Create a Ceph pool for KubeVirt:

ceph osd pool create kubevirt 1024

Create a client key for RBD access:

ceph auth get-or-create client.kubevirt mon 'profile rbd' osd 'profile rbd pool=kubevirt' mgr 'profile rbd pool=kubevirt'

Deploy the CSI ConfigMap, StorageClass, and Secret (see original YAML snippets).

3.8 External‑Snapshotter Deployment (v6.1.0)
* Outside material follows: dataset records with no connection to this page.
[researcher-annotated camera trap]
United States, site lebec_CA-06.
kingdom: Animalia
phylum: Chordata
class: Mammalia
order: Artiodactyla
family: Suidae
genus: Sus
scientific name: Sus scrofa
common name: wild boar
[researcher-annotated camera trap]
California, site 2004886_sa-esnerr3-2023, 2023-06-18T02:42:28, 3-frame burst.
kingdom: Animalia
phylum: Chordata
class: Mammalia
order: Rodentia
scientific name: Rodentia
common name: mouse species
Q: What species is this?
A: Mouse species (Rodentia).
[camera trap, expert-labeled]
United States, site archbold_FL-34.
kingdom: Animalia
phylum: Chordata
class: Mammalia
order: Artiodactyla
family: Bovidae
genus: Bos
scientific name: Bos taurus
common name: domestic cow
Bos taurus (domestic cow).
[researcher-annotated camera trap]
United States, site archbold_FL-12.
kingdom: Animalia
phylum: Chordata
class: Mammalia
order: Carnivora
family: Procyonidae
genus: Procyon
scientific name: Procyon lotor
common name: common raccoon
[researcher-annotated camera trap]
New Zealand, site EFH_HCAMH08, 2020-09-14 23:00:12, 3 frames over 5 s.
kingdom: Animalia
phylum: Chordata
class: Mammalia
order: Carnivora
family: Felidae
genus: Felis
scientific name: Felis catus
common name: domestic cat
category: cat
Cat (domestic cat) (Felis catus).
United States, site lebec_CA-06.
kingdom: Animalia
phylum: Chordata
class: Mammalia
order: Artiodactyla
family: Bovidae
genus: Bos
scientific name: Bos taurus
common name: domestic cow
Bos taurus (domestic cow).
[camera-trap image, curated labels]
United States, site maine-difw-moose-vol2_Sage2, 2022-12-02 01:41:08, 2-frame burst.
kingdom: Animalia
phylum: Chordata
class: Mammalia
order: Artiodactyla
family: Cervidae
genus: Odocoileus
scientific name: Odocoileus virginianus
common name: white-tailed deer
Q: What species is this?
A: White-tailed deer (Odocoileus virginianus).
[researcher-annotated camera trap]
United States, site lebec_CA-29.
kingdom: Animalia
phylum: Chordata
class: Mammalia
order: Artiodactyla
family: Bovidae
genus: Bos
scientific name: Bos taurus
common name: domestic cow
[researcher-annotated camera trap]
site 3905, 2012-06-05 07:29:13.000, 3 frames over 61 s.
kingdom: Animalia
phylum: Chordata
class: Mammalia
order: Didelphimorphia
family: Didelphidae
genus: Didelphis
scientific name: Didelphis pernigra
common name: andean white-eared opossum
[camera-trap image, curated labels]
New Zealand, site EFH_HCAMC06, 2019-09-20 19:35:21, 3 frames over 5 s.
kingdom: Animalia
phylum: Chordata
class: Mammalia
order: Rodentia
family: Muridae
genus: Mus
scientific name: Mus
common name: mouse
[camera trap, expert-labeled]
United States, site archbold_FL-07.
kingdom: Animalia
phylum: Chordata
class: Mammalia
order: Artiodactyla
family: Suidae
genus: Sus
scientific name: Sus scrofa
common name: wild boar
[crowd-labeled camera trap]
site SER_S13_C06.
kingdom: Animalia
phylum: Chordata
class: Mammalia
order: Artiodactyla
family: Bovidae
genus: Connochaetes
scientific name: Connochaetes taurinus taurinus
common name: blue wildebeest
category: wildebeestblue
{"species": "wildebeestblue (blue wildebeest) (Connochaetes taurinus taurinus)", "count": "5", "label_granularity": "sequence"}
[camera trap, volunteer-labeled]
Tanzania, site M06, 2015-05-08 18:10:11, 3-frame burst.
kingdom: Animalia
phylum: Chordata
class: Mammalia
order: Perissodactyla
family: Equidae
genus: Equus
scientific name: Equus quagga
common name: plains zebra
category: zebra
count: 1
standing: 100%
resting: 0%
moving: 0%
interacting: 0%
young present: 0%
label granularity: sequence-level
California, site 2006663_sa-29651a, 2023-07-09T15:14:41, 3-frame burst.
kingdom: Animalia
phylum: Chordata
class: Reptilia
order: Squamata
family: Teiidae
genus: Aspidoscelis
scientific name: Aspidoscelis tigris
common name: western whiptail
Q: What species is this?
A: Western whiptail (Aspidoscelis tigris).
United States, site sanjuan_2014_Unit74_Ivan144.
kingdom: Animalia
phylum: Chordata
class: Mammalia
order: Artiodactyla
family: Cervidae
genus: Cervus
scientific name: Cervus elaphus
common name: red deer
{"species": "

wget https://github.com/kubernetes-csi/external-snapshotter/archive/refs/tags/v6.1.0.tar.gz
 tar -xzvf v6.1.0.tar.gz
cd ./external-snapshotter-6.1.0/client/config/crd
kubectl apply -f snapshot.storage.k8s.io_volumesnapshotcontents.yaml
kubectl apply -f snapshot.storage.k8s.io_volumesnapshots.yaml
kubectl apply -f snapshot.storage.k8s.io_volumesnapshotclasses.yaml
cd ./kubevirt/external-snapshotter-6.1.0/deploy/Kubernetes/
kubectl create -f csi-snapshotter/
kubectl create -f snapshot-controller/

Obtain the CDI upload‑proxy address and upload a Windows image:

kubectl get all -n kubevirt | grep 'cdi-uploadproxy' | grep 'ClusterIP' | awk '{print $3}'
virtctl image-upload --namespace=vm-windows-12 --pvc-size=129G --storage-class=csi-rbd-sc --pvc-name=windows2012 --image-path=/data/windows2012.qcow2 --uploadproxy-url=https://uploadproxy:ip --insecure

3.9 Create VM Snapshot and VM

Define a VolumeSnapshotClass and a VolumeSnapshot for the Windows OS, then create PVCs for the OS and data disks, and finally a VirtualMachine manifest that references those PVCs (see original YAML for full details).

Apply the manifests:

kubectl apply -f win12-snap2-data.yaml
kubectl apply -f win12-snap2-os.yaml
kubectl apply -f win12-snap2.yaml

3.10 VNC Deployment

wget https://github.com/wavezhang/virtVNC/raw/master/k8s/virtvnc.yaml
kubectl apply -f virtvnc.yaml

Expose the VNC service via an Ingress (example YAML shown in the source).

4. Future Outlook Continue deepening Kubernetes expertise, promote KubeVirt in atypical containerization scenarios, and achieve a unified virtualization stack for full platform containerization.